In all of the curves shown in Figure 3, small peaks can be observed every five cycles. These are the cycles that followed the 2 min rest breaks. Although the rest breaks resulted in transient increases in direction error for a single cycle, these increases did not appear to affect the shape of the learning curve otherwise. Note that the decrease in direction error from the cycle immediately after the break (i.e., the cycle exhibiting the peak in error) to the next cycle tended to be large. Thus, qualitatively, subjects appeared to recover rapidly after the break and stay on course in terms of adaptation.

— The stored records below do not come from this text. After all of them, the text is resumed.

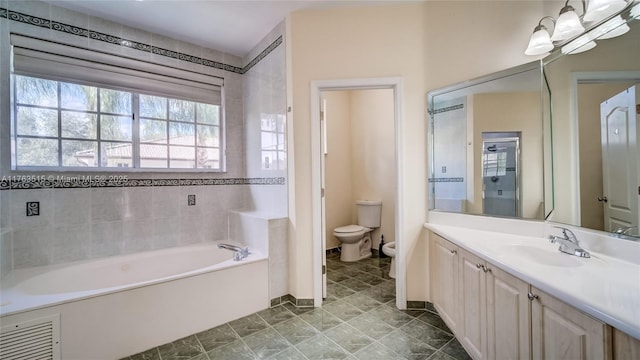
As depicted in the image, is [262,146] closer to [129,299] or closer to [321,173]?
[321,173]

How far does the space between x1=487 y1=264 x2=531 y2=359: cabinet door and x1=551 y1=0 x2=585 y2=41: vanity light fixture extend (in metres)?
1.54

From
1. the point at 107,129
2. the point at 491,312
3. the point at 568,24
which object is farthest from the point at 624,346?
the point at 107,129

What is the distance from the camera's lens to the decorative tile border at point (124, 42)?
207 centimetres

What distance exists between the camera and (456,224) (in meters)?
2.12

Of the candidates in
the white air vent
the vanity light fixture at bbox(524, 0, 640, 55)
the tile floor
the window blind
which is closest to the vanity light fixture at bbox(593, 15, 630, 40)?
the vanity light fixture at bbox(524, 0, 640, 55)

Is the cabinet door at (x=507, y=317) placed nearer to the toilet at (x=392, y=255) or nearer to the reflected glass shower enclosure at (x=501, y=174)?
the reflected glass shower enclosure at (x=501, y=174)

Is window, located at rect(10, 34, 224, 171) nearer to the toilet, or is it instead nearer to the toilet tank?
the toilet tank

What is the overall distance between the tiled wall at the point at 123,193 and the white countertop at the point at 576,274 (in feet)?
5.71

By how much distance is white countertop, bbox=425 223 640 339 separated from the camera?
0.82 metres

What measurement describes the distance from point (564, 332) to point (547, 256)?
0.61m

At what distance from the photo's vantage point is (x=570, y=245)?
54.6 inches

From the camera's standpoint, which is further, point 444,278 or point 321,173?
point 321,173

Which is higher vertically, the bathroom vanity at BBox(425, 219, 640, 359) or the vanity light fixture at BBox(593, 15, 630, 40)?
the vanity light fixture at BBox(593, 15, 630, 40)

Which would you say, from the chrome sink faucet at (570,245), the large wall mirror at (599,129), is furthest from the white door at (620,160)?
the chrome sink faucet at (570,245)
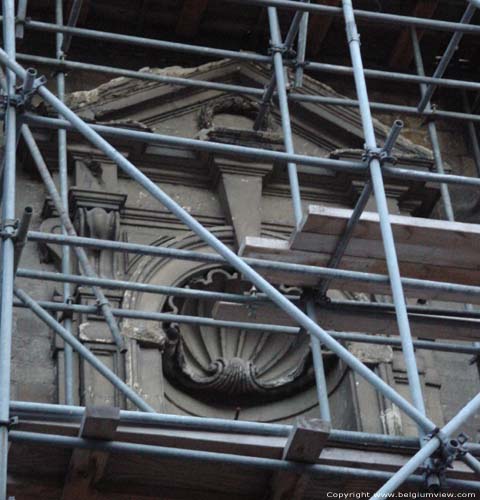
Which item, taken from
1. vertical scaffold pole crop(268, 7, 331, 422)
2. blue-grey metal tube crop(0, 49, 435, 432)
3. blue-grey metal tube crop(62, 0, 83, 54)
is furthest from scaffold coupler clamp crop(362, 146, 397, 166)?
blue-grey metal tube crop(62, 0, 83, 54)

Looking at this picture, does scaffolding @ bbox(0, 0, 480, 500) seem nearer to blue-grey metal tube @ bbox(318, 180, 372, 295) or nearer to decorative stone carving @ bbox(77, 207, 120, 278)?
blue-grey metal tube @ bbox(318, 180, 372, 295)

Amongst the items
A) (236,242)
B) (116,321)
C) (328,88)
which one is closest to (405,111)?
(328,88)

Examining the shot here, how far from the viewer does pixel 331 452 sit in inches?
458

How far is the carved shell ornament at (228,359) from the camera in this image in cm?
1512

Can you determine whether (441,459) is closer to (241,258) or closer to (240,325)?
(241,258)

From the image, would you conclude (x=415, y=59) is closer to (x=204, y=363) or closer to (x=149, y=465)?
(x=204, y=363)

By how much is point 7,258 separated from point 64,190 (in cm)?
316

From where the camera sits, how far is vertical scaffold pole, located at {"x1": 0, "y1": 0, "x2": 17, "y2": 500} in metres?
10.9

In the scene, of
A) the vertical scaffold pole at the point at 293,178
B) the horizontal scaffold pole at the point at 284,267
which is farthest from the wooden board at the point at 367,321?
the horizontal scaffold pole at the point at 284,267

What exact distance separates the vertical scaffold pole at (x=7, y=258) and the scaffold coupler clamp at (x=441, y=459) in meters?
2.47

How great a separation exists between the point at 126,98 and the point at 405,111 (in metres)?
2.28

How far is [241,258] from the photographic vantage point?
41.1ft

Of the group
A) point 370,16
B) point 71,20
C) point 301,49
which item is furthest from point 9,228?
point 370,16

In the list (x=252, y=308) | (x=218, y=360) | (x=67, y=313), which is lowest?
(x=252, y=308)
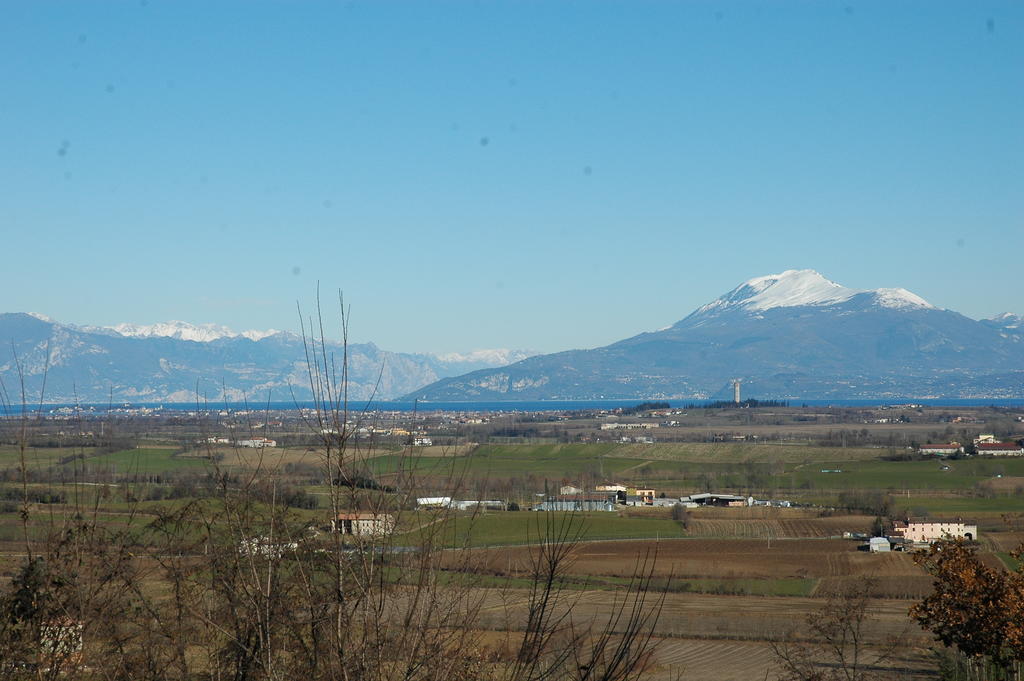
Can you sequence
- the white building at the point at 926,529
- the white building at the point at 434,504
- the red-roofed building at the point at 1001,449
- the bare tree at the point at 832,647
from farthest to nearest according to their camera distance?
the red-roofed building at the point at 1001,449 < the white building at the point at 926,529 < the bare tree at the point at 832,647 < the white building at the point at 434,504

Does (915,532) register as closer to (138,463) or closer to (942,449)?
(138,463)

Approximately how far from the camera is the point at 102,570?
27.5ft

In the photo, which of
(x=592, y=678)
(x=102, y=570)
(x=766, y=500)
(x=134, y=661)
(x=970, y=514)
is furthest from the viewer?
(x=766, y=500)

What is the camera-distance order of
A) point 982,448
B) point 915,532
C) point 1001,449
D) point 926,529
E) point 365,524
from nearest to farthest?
point 365,524
point 915,532
point 926,529
point 1001,449
point 982,448

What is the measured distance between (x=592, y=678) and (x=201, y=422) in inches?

To quantify the learning curves shown in Figure 3, we adopted the procedure used by Krakauer et al. (1999). Specifically, for each subject we computed the average directional error over the second and third cycles as well as the average directional error over the last two cycles (cycles 29 and 30). We then averaged these errors across subjects to obtain mean values. The bar graphs in Figure4 depict the mean directional errors over the second and third cycles for each experimental group and for day 1 (solid bars) and day 2 (dashed bars). Theinner gray bars represent the corresponding directional errors over the last two cycles.

Fig. 4.

Fig. 4.

Initial and final angular errors under the visuomotor rotation. The height of each white barrepresents the angular error averaged over the second and third cycles; the height of each gray bar represents the corresponding angular error averaged over the 29th and 30th cycles. The bars outlined with solid and dashed lines represent days 1 and 2, respectively. Separate means are reported for each of the three experimental groups. Vertical lines represent the SE.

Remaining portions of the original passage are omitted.